====== Quoted text ======

Water Treatment Industry Competitor Analysis: How One Brand Grew 152% While Another Collapsed 96%

The water treatment and maintenance consumables market just delivered one of the most dramatic competitive reversals we’ve seen in years. While Pod Company exploded with 152% traffic growth, Pleatco—a once-reliable player—collapsed by 96%, losing virtually all digital presence. Same industry. Same timeframe. Radically different outcomes.

Our competitor research service analysed 12 months of traffic, engagement, and conversion data across five brands in the water treatment space: Redmond.life, Pod Company, Cryosc, Ahhsome, and Pleatco. The findings reveal not just who’s winning, but precisely why—and what it means for businesses competing in this sector.

======

## Problems and tasks
(1) In the water treatment competitor analysis, by what percentage did Pleatco's traffic fall?
(2) Write the next part of the water treatment competitor analysis, picking up after its final sentence.
The material after this text is not needed here.

====== Supplied information ======

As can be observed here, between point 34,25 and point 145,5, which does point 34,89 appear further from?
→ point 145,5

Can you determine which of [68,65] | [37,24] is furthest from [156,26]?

======

## Written responses
(1) Pleatco's traffic fell by 96%.

(2)
This isn’t just a story about traffic numbers. It’s a case study in how brand investment beats SEO dependency, why efficiency metrics can be a trap, and what happens when companies abandon their marketing channels entirely.

Executive Summary: The Competitive Landscape at a Glance

Before diving into the analysis, here’s the high-level picture of where each competitor stands after 12 months of market activity:

Company Annual Traffic YoY Change Conversion Rate Bounce Rate Avg. Session
Redmond.life 1,967,702 -0.83% 3.21% 53.45% 06:46
Pod Company 1,947,779 +151.94% 1.03% 56.98% 04:10
Cryosc 49,623 +30.26% n/a 83.76% 04:37
Ahhsome 34,992 -44.75% 1.15% 30.22% 06:19
Pleatco 1,702 -95.86% n/a 78.38% 03:44

The data tells a stark story: the market is consolidating around two dominant players while smaller brands either scramble to catch up or disappear entirely. The gap between market leaders (nearly 2 million visits) and the rest of the pack (under 50,000 visits) has become a chasm.

Market Overview: A Tale of Two Trajectories

The water treatment and wellness consumables market underwent a seismic shift between November 2024 and October 2025. What was once a relatively stable competitive landscape has transformed into a winner-take-most arena where strategic decisions made years ago are now determining who survives.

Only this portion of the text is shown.